Nr. 425 BRIEF VAN DE MINISTER VAN INFRASTRUCTUUR EN WATERSTAAT

Aan de Voorzitter van de Tweede Kamer der Staten-Generaal

Den Haag, 7 november 2023

Op 26 oktober jl. is de accreditatie van het Nederlands Bureau Keuringen Binnenvaart (NBKB) door de Raad voor Accreditatie (RvA) geschorst. Het NBKB is een keuringsinstantie in de binnenvaart. Vanaf datum van schorsing mag het NBKB geen keuringen aan schepen uitvoeren. Dit heeft implicaties voor de binnenvaart, waaronder ook de historische zeilvaart, waar ik de Kamer over wil informeren. De ILT is vanaf het moment dat duidelijk werd dat het NBKB zou worden geschorst in gesprek gegaan met betrokken partijen om te zoeken naar oplossingen.

Direct gevolg van de schorsing van het NBKB

Het NBKB is geschorst en heeft de mogelijkheid de schorsing op te laten heffen door het nemen van maatregelen die de reden van de schorsing opheffen. De RvA beoordeelt instanties op hun competenties, consistentie in de bedrijfsuitoefening en onpartijdigheid en onafhankelijkheid. De reden van deze schorsing vloeit voort uit gebreken in de borging van de onpartijdigheid en gebreken in de bedrijfsuitoefening.

Het NBKB heeft meermaals de mogelijkheid gehad de gebreken op te lossen, maar is hier niet tijdig in geslaagd. Hierop heeft de RvA een bestuurlijk gesprek gehad met de directie van het NBKB, waarna het bestuur van de RvA heeft besloten het NBKB te schorsen voor een maximale termijn van zes maanden. In deze periode van zes maanden heeft het NBKB eenmalig de mogelijkheid bewijzen aan te leveren die de gebreken oplossen. Indien het NBKB er niet tijdig in slaagt de schorsing op te laten heffen, volgt intrekking van de accreditatie.

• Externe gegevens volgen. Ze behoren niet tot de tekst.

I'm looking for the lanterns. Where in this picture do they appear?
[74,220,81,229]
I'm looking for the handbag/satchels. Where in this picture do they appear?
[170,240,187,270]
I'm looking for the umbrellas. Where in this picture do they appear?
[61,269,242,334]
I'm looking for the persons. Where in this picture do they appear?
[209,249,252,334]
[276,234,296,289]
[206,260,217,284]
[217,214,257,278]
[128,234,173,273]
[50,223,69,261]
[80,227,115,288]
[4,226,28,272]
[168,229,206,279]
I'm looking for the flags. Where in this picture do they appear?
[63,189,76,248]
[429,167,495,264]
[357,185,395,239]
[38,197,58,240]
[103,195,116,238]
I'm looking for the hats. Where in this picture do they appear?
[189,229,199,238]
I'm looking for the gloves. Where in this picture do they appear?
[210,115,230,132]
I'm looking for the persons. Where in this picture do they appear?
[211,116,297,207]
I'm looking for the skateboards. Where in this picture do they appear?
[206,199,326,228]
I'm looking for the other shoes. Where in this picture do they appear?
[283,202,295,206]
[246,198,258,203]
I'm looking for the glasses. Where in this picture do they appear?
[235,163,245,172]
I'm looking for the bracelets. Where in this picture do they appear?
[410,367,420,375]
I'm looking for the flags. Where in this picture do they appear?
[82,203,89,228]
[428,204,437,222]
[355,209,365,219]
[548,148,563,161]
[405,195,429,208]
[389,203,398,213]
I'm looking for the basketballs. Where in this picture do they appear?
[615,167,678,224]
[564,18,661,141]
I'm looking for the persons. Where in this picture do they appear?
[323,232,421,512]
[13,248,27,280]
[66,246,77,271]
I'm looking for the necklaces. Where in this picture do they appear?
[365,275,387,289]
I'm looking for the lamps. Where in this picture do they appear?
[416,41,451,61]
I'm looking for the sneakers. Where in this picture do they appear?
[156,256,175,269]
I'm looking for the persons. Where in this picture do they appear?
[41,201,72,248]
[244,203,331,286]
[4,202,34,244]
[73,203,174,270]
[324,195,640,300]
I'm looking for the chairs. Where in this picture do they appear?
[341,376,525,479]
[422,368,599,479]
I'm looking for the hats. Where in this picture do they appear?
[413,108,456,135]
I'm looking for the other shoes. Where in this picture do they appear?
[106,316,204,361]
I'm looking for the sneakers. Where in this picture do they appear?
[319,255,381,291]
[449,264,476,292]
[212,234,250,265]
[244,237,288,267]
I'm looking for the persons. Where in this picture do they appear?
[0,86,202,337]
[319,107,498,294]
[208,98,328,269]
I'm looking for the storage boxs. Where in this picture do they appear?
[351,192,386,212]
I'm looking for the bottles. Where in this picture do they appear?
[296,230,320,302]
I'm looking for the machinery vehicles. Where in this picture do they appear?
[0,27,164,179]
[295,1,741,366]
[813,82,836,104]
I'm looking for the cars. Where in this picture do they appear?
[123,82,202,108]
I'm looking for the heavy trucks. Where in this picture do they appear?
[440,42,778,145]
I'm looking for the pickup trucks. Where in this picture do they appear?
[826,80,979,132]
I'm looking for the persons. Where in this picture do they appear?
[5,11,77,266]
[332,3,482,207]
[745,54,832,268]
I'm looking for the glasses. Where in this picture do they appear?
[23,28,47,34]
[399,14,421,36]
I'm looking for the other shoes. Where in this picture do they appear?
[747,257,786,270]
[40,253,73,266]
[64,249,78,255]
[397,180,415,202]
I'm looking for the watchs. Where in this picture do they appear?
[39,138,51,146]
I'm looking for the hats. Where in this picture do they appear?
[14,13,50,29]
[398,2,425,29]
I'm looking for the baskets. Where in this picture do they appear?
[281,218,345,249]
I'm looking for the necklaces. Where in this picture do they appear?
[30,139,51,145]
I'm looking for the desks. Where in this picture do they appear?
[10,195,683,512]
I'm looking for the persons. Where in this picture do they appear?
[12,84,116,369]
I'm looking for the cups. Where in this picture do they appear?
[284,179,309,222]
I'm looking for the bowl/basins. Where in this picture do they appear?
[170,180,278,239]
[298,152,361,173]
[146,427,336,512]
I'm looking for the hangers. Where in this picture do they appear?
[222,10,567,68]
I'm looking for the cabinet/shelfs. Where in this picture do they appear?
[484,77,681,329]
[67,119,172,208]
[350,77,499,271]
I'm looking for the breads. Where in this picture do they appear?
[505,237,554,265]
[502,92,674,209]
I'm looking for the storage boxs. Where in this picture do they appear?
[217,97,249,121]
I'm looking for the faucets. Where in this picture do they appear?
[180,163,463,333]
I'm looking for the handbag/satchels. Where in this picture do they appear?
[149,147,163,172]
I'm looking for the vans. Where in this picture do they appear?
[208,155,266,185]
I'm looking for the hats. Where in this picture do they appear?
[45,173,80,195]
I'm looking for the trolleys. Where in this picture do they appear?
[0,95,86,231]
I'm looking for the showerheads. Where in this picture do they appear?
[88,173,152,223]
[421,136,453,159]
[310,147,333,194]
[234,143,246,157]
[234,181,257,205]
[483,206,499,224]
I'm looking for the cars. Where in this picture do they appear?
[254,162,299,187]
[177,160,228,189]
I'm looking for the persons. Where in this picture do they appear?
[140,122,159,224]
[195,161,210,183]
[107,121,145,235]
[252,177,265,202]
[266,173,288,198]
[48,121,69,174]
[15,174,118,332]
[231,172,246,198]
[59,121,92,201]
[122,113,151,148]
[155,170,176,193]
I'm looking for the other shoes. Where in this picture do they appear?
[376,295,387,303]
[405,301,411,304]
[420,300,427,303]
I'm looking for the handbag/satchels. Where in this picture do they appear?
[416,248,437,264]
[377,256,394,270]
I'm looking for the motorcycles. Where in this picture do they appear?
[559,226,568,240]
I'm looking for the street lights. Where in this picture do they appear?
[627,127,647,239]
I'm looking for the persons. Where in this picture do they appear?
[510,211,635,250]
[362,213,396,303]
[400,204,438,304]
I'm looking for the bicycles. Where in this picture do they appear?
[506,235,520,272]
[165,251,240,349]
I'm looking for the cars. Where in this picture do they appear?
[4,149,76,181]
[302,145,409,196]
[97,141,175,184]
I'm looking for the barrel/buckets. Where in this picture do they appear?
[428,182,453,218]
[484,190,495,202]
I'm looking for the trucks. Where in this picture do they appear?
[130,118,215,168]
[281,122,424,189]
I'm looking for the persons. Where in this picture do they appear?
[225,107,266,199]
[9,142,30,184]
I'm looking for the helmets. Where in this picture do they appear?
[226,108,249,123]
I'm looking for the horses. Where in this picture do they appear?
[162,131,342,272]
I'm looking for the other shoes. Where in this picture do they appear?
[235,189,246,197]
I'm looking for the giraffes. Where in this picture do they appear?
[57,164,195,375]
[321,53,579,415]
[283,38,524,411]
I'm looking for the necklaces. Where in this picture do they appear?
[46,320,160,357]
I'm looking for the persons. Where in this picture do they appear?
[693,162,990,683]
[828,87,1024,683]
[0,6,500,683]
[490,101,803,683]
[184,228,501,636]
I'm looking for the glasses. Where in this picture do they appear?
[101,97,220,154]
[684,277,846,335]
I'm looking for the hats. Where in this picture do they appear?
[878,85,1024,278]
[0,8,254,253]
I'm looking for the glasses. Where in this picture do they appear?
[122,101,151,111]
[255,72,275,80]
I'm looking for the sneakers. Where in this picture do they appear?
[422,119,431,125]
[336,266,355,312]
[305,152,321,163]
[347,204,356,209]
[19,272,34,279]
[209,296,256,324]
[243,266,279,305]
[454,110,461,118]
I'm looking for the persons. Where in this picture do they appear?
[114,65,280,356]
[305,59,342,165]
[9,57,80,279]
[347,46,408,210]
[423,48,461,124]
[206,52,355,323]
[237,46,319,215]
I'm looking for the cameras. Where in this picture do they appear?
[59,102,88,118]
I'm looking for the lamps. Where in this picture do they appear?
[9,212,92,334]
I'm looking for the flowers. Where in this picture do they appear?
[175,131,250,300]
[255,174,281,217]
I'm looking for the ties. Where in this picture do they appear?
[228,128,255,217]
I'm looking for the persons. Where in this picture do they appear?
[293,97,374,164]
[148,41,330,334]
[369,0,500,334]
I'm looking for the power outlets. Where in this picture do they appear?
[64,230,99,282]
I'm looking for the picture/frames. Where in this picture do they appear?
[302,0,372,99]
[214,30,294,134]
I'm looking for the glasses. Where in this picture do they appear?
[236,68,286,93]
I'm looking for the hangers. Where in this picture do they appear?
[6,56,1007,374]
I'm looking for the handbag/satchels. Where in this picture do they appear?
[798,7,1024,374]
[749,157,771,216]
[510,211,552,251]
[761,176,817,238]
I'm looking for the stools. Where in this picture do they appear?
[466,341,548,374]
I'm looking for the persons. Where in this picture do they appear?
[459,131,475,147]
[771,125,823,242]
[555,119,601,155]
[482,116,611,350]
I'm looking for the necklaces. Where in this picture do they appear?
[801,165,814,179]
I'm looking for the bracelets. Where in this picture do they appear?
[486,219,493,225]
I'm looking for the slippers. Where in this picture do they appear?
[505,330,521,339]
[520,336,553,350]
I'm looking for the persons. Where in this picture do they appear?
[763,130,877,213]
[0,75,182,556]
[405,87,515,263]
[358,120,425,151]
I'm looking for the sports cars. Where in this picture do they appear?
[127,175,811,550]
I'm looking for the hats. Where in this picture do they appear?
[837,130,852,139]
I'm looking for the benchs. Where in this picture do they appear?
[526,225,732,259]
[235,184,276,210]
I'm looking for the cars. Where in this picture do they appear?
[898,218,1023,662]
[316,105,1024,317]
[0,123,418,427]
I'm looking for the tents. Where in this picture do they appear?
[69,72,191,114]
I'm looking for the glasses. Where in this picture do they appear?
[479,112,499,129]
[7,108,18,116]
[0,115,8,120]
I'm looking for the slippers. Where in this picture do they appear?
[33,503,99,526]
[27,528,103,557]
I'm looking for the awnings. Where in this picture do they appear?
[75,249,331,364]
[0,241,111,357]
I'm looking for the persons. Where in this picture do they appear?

Sinds 26 oktober jl. mag het NBKB geen onderzoek meer uitvoeren in de binnenvaart. Daarmee treft dit alle schippers die op dit moment in een certificeringstraject zitten bij het NBKB of hier in de komende 6 maanden mee hadden willen starten.

Het hebben van een geldige accreditatie is voorwaarde om aangewezen te worden voor het verrichten van onderzoek ten behoeve van certificering. Artikel 3.32 van de Binnenvaartregeling zegt dat de Minister de aanwijzing kan intrekken op het moment dat niet meer aan deze voorwaarden wordt voldaan.

Het gaat hier nadrukkelijk om een kan-bepaling waar ik op dit moment in het belang van de binnenvaartschippers geen gebruik van zal maken. Het schorsen door de RvA zorgt er namelijk al voor dat het NBKB haar belangrijkste werkzaamheden (het doen van keuringen) niet meer kan uitvoeren. Door het niet intrekken van aanwijzing en mandaat zal de markt ook direct weer door het NBKB bediend kunnen worden op het moment dat de RvA de schorsing van de accreditatie intrekt.

Situatie in de markt

Het NBKB heeft een marktaandeel van 62%; 7940 binnenvaartschepen vallen onder hun keuring. De overige keuringsinstanties (Register Holland 18% en Bureau Scheepvaart Certificering 7%), hebben op dit moment onvoldoende capaciteit om alle schepen die op zoek moeten naar een andere partij volledig op te vangen.

Naast de 3 keuringsinstanties zijn er ook 3 klassenbureaus (samen goed voor 13% van de markt) actief in de binnenvaart. Deze certificeren doorgaans alleen schepen die (verplicht) onder klasse gecertificeerd moeten worden. Zij hebben aangegeven niet of nauwelijks extra capaciteit beschikbaar te hebben.

Vervolgtraject

Doordat het NBKB aangewezen blijft als keuringsinstantie kunnen zij zelf nog enkele werkzaamheden voortzetten. Het gaat hier nadrukkelijk om administratieve werkzaamheden die geen keuring meer op een schip vragen zoals het aanpassen van eigenaar of adres. Ook wordt het NBKB in staat gesteld om schepen waar de volledige keuring van is afgerond nog wel te kunnen certificeren. Hiermee wordt voorkomen dat deze schippers het schip opnieuw moeten aanbieden bij een andere partij en daardoor vertraging oplopen in hun certificering. De ILT zal op deze dossiers een risicogerichte check uitvoeren, waarbij wordt gekeken of NBKB haar onderzoek juist en volledig heeft uitgevoerd.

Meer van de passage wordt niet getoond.